A 24-year-old woman, gravida 1 para 0, at 14 weeks gestation, comes to the emergency department due to left leg swelling and pain for the past 2 days. She has had no chest pain or shortness of breath. The patient has no prior medical conditions and her only medication is a prenatal vitamin. She is a lifetime nonsmoker. Physical examination shows 1+ edema of the left lower extremity to the knee, associated with mild erythema. The left calf diameter measures 3 cm greater than the right. Doppler ultrasonography shows left popliteal and femoral vein thrombosis. Serum creatinine level is 0.7 mg/dL. Which of the following is the most appropriate pharmacotherapy for this patient?
Pregnancy increases the risk of venous thromboembolism (VTE) due to anatomic changes (eg, uterine compression of the inferior vena cava and iliac veins) and physiologic hypercoagulability (eg, increased production of clotting factors, decreased protein S levels, protein C resistance). Heparins are ideal anticoagulants for most pregnant women as they do not cross the placenta and the risk of fetal bleeding and teratogenicity is low:
Low-molecular-weight heparin (LMWH) (eg, enoxaparin, dalteparin) is preferred as it has a relatively long half-life (4.5 hours) and does not require routine laboratory monitoring. However, it is renally cleared and cannot be used in patients with severe renal insufficiency (creatinine clearance <30 mL/min).
Unfractionated heparin has a short half-life (1-2 hours) and requires frequent lab draws (ie, PTT) due to its more varied anticoagulant effect. However, it may be used in patients with renal insufficiency. It is also used in place of LMWH at term (37 weeks gestation) as it can be discontinued at the onset of labor to minimize hemorrhagic risk.
(Choices A and C) Direct thrombin inhibitors (eg, dabigatran) and factor Xa inhibitors (eg, apixaban) are not recommended in pregnant women. Both have been associated with fetal toxicity in animal studies.
(Choices B and E) Clopidogrel and aspirin have no role in acute VTE treatment. Clopidogrel, which blocks the platelet adenosine diphosphate receptor and limits platelet aggregation, is used in treatment of coronary artery disease, acute coronary syndrome, and prevention of recurrent ischemic stroke. Low-dose aspirin is prescribed to certain pregnant patients at risk of preeclampsia.

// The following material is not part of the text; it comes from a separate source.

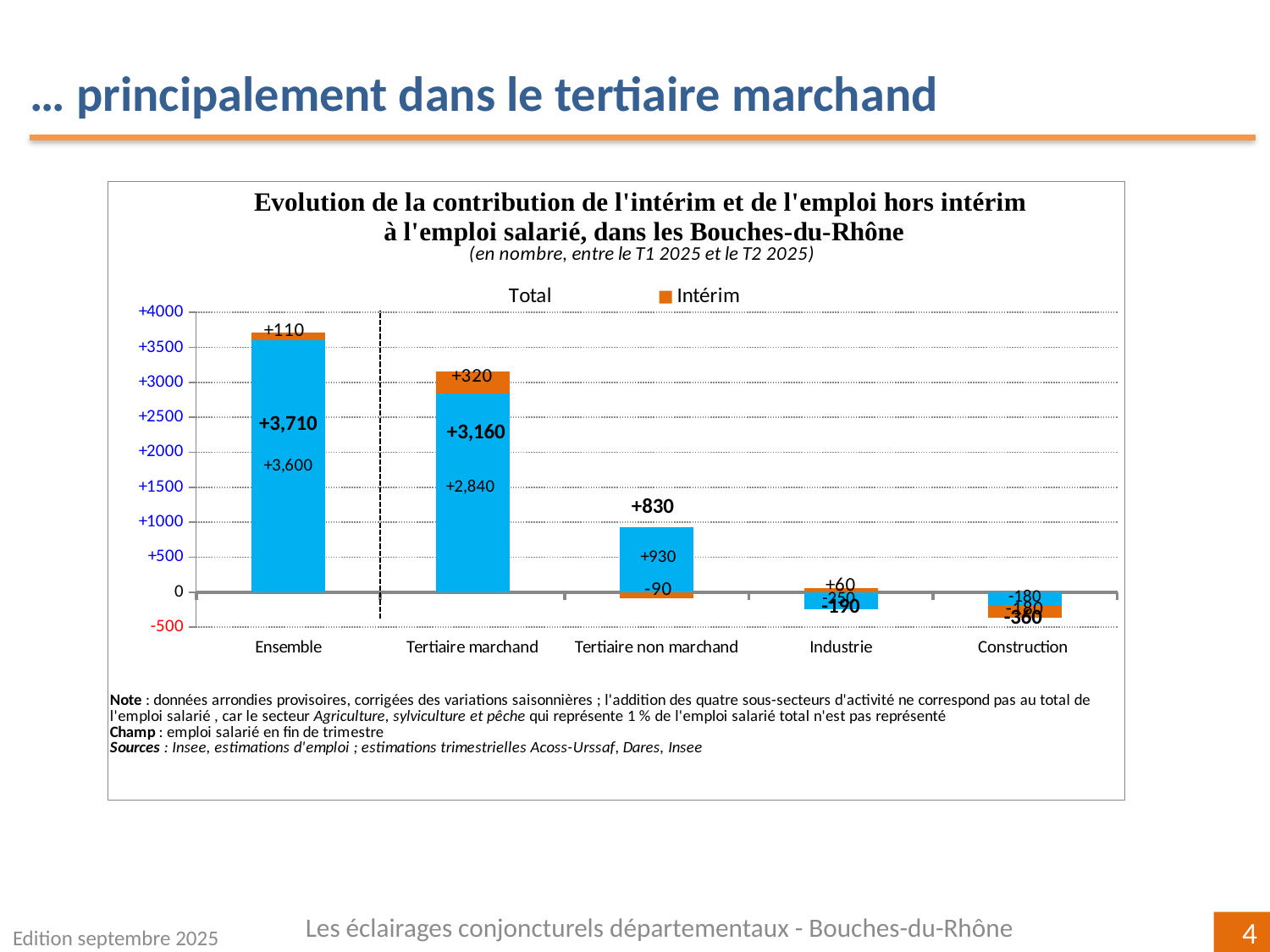
What kind of chart is shown on the slide? bar chart Which has the larger total value, Tertiaire marchand or Tertiaire non marchand? Tertiaire marchand Which category has the highest total value? Ensemble What is the Intérim value shown for Tertiaire non marchand? -90 What is the Intérim value shown for Ensemble? +110 How many sectors (categories) are shown on the x axis of the chart? 5 What is the total value shown for Tertiaire non marchand? +830 What is the total value shown for Ensemble? +3,710 What is the Intérim value shown for Tertiaire marchand? +320 What is the difference between the total value for Ensemble and the total value for Tertiaire marchand? 550 Which category has the lowest total value? Construction What is the total value shown for Tertiaire marchand? +3,160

(Choice F) Recombinant tissue plasminogen activator is used for clot lysis. It has a high risk of major bleeding and is typically reserved for those with massive deep vein thrombosis at risk of limb ischemia or life-threatening pulmonary embolism with hypotension. Anticoagulation alone is preferred for VTE in hemodynamically stable patients.
(Choice G) Warfarin crosses the placenta, increasing risks of teratogenicity and fetal hemorrhage, and is typically avoided in pregnancy.
Educational objective:
Heparins are ideal anticoagulants for most patients with thromboembolic disease in pregnancy as they do not cross the placenta and therefore the risk of fetal bleeding or teratogenicity is low. Low molecular weight heparin (eg, enoxaparin) is the preferred therapy, with patients transitioned to unfractionated heparin at term.